9 | Jangan lupa berbagi
Akhirnya value yang sangat utama untuk dibentuk dan ditanamkan pada anak-anak adalah kebiasaan untuk peduli lewat kegiatan berbagi. Sejak masih tinggal di Bogor, mereka kami libatkan dalam acara berbagi nasi yang ngider keliling Bogor setiap dua pekan sekali. Mereka juga kami ajak berkunjung ke sebuah pantai yang kebakaran di bilangan Sukasari agar mereka mensyukuri keadaan apa pun sambil membangun rasa empati.
|
Rumi dan Bumi ikut serta membagikan nasi bungkus suatu pagi untuk warga yang terdampak pandemi. |
Kepedulian ini semakin kontekstual saat pandemi melanda dunia tanpa terkecuali. Selain diskusi tentang acara sosial, mereka sering kami ajak ikut langsung kegiatan membagikan nasi bungkus siap santap setiap Jumat pagi lewat komunitas sedekah Nasi Bungkus Community (NBC). Komunitas ini juga membagikan puluhan truk air bersih ke lima kecamatan saat Lamongan dilanda kekeringan parah 2018 silam.

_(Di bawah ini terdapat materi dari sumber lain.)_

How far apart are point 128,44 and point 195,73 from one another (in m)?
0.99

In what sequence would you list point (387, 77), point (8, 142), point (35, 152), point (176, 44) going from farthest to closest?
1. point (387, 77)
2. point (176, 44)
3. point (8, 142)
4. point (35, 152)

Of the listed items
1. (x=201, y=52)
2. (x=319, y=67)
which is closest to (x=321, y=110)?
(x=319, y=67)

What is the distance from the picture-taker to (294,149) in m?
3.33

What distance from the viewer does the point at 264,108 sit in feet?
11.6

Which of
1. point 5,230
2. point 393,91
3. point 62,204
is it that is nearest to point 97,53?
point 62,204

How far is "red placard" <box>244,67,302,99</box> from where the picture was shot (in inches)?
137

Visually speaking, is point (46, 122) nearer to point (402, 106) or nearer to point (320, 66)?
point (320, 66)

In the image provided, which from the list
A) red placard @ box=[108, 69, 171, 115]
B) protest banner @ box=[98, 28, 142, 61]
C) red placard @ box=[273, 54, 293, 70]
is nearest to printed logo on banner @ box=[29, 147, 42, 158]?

Besar harapan kami aktivitas positif semacam itu akan menjadi energi baik yang akan menyalakan semangat kepedulian dan cinta kasih sampai kapan pun dan di mana pun mereka berada. Mereka harus mampu memberikan kontribusi atau andil untuk memberdayakan masyarakat sesuai peran yang mereka ambil. Mereka harus tumbuh penuh kebahagiaan dan menikmati setiap pencapaian, termasuk membantu orang.
Rasa syukur dalam setiap pencapaian kecil, apalagi melibatkan bantuan pada orang, adalah tonggak penting yang akan menyempurnakan kecerdasan majemuk mereka sebagai bagian vital untuk memasuki dunia kerja. Tepat seperti yang saya baca di parentsquads.com yang kini menjadi portal langganan untuk belajar seputar pengasuhan.
Entah mengabdi di Indonesia dalam posisi sebagai apa pun, ataupun bekerja sesuai passion mereka seperti yang diidamkan yakni di Jerman dan Belanda, satu hal yang kami wejangkan agar sembilan hal ini terus terpatri sebagai bagian tak terpisahkan sampai kapan pun. Agar mereka menikmati kebersamaan bersama warga dunia lainnya dalam membentuk masyarakat yang sehat dan produktif menurut skill dan empati yang sudah mereka siapkan.